Relieving Universal Label Noise for Unsupervised Visible-Infrared Person Re-Identification by Inferring from Neighbors

TL;DR

This work tackles unsupervised visible–infrared person re-identification (USL-VI-ReID) by addressing universal label noise arising from suboptimal clustering and modality gaps. It introduces two neighbor-based modules: Neighbor-guided Universal Label Calibration (N-ULC) that converts hard pseudo labels into neighbor-informed soft labels, and Neighbor-guided Dynamic Weighting (N-DW) that down-weights unreliable samples, both integrated into a Progressive Graph Matching framework. A theoretical analysis based on a Rademacher generalization bound supports the approach, showing soft-label risk can be controlled as data size grows. Empirical results on RegDB and SYSU-MM01 demonstrate that the proposed, simple approach achieves state-of-the-art performance among USL-VI-ReID methods, validating the practical impact of leveraging neighbor information for label refinement and sample weighting.

Abstract

Unsupervised visible-infrared person re-identification (USL-VI-ReID) is of great research and practical significance yet remains challenging due to the absence of annotations. Existing approaches aim to learn modality-invariant representations in an unsupervised setting. However, these methods often encounter label noise within and across modalities due to suboptimal clustering results and considerable modality discrepancies, which impedes effective training. To address these challenges, we propose a straightforward yet effective solution for USL-VI-ReID by mitigating universal label noise using neighbor information. Specifically, we introduce the Neighbor-guided Universal Label Calibration (N-ULC) module, which replaces explicit hard pseudo labels in both homogeneous and heterogeneous spaces with soft labels derived from neighboring samples to reduce label noise. Additionally, we present the Neighbor-guided Dynamic Weighting (N-DW) module to enhance training stability by minimizing the influence of unreliable samples. Extensive experiments on the RegDB and SYSU-MM01 datasets demonstrate that our method outperforms existing USL-VI-ReID approaches, despite its simplicity. The source code is available at: https://github.com/tengxiao14/Neighbor-guided-USL-VI-ReID.

Figures (5)

• Figure 1: Illustration of the motivation of our method.

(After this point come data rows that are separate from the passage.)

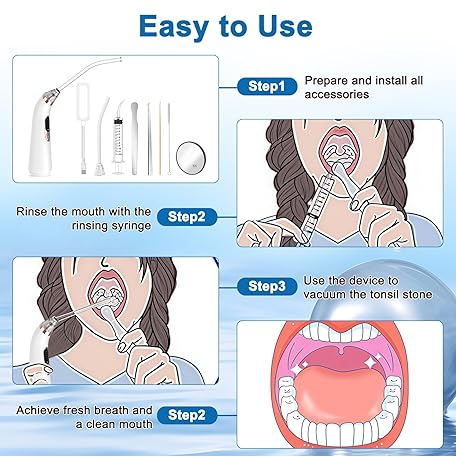 Easy to Use

Step1 Prepare and install all accessories

Rinse the mouth with the rinsing syringe Step2

Step3 Use the device to vacuum the tonsil stone

Achieve fresh breath and a clean mouth Step2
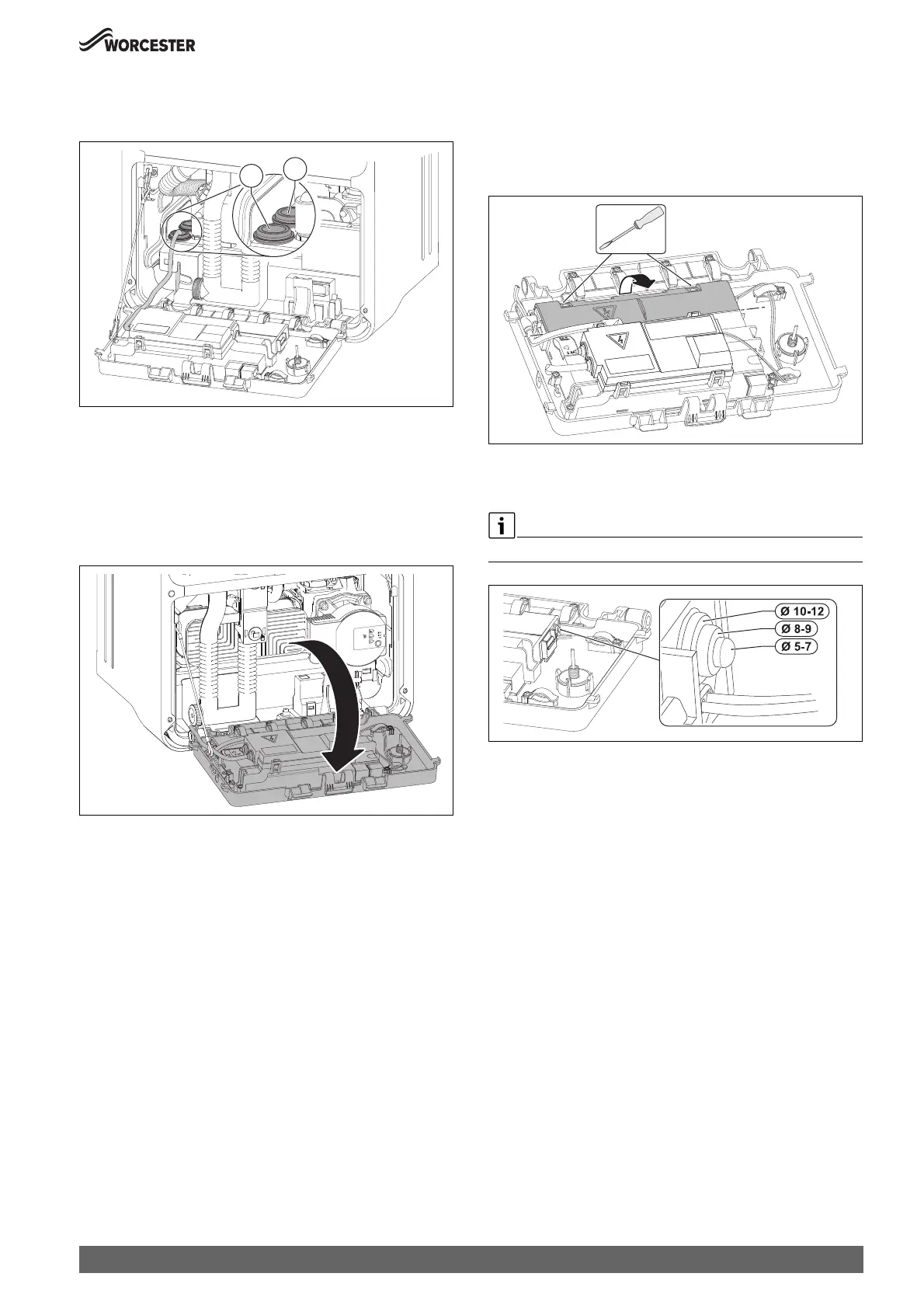 WORCESTER

Ø 10-12

Ø 8-9

Ø 5-7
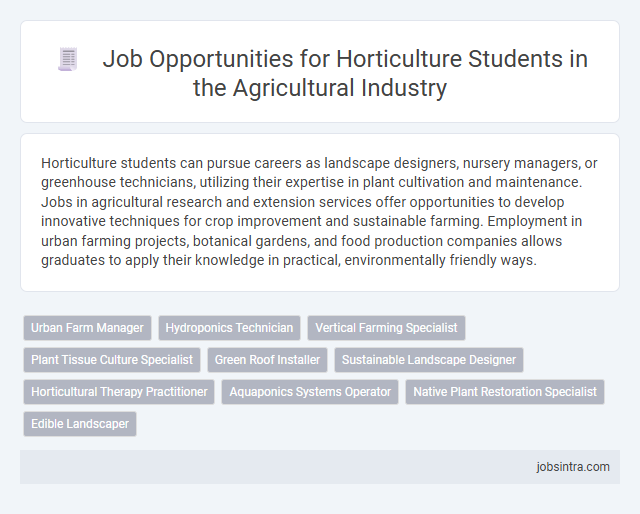 Job Opportunities for Horticulture Students in the Agricultural Industry

Horticulture students can pursue careers as landscape designers, nursery managers, or greenhouse technicians, utilizing their expertise in plant cultivation and maintenance. Jobs in agricultural research and extension services offer opportunities to develop innovative techniques for crop improvement and sustainable farming. Employment in urban farming projects, botanical gardens, and food production companies allows graduates to apply their knowledge in practical, environmentally friendly ways.

Urban Farm Manager
Hydroponics Technician
Vertical Farming Specialist
Plant Tissue Culture Specialist
Green Roof Installer
Sustainable Landscape Designer
Horticultural Therapy Practitioner
Aquaponics Systems Operator
Native Plant Restoration Specialist
Edible Landscaper

jobsintra.com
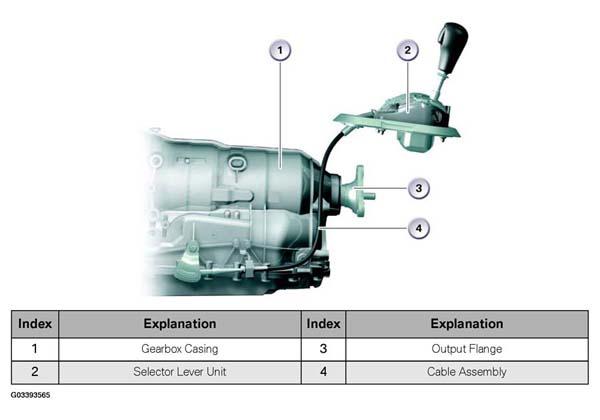 1
2
3
4

| Index | Explanation | Index | Explanation |
|---|---|---|---|
| 1 | Gearbox Casing | 3 | Output Flange |
| 2 | Selector Lever Unit | 4 | Cable Assembly |

G03393565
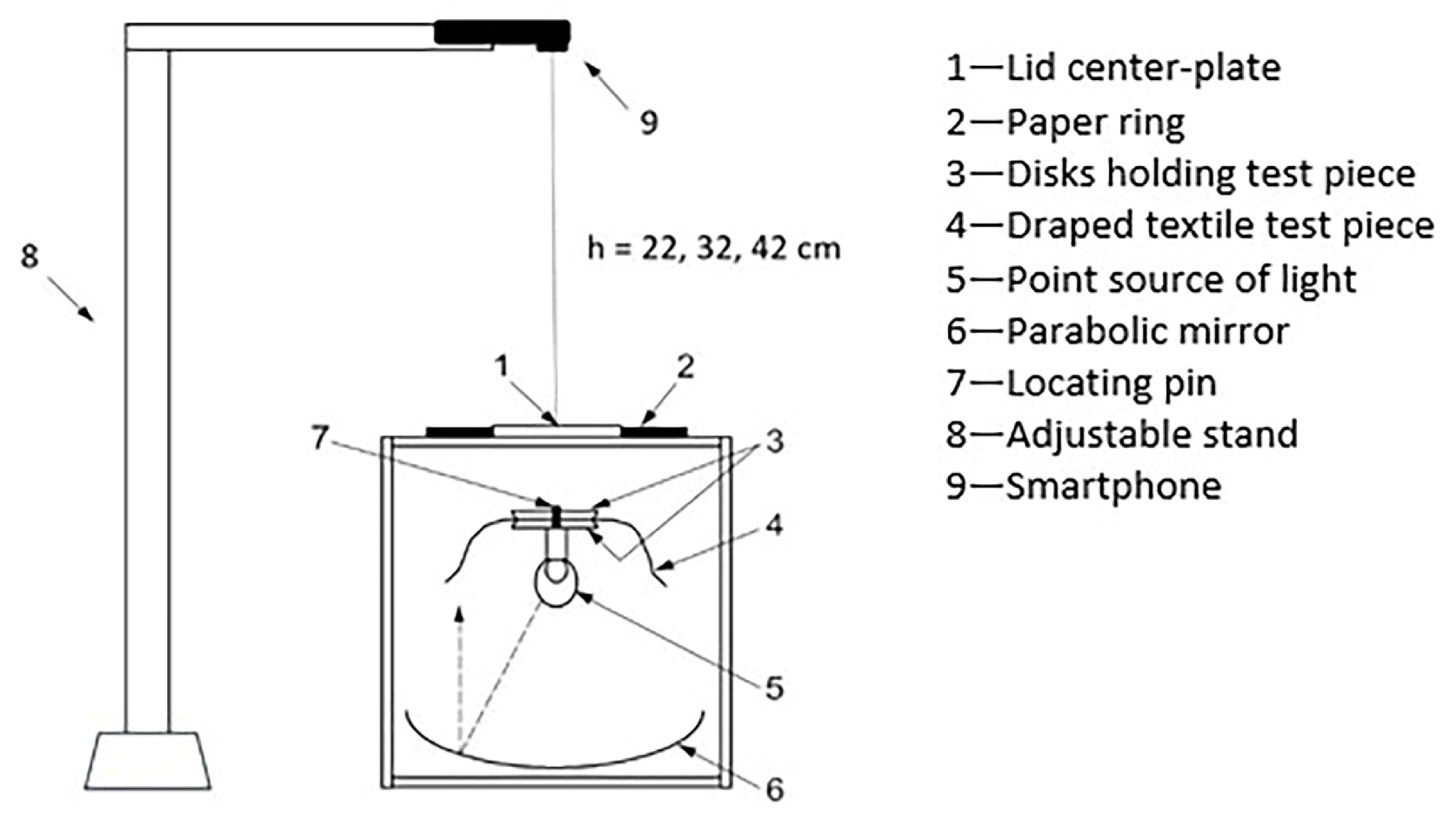 9

8

h = 22, 32, 42 cm

1

2

7

3

4

5

6

1—Lid center-plate
2—Paper ring
3—Disks holding test piece
4—Draped textile test piece
5—Point source of light
6—Parabolic mirror
7—Locating pin
8—Adjustable stand
9—Smartphone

Due to inferior clustering results, images of the same person can be divided into different groups in each modality. As a result, one-hot pseudo labels are limited to represent their identities in both homogeneous and heterogeneous learning processes. Additionally, the reliability of labeling can vary for diverse samples during the learning process.
• Figure 2: Framework of the proposed method. Based on the Progressive Graph Matching (PGM) framework, we propose the neighbor-guided universal label calibration module (Sec. \ref{['calibration']}) and neighbor-guided dynamic weighting module (Sec. \ref{['weighting']}), these module are applied on both the (b) homogeneous learning and (c) heterogeneous learning processes.
• Figure 3: Impact of hyper-parameter $k$ on different datasets.
• Figure 4: T-SNE visualization of features learned by PGM and our method on a subset of RegDB and SYSU-MM01 datasets. Different colors represent different identities.
• Figure 5: Impact of hyper-parameters $\lambda$ and $\mu$ on SYSU-MM01 dataset.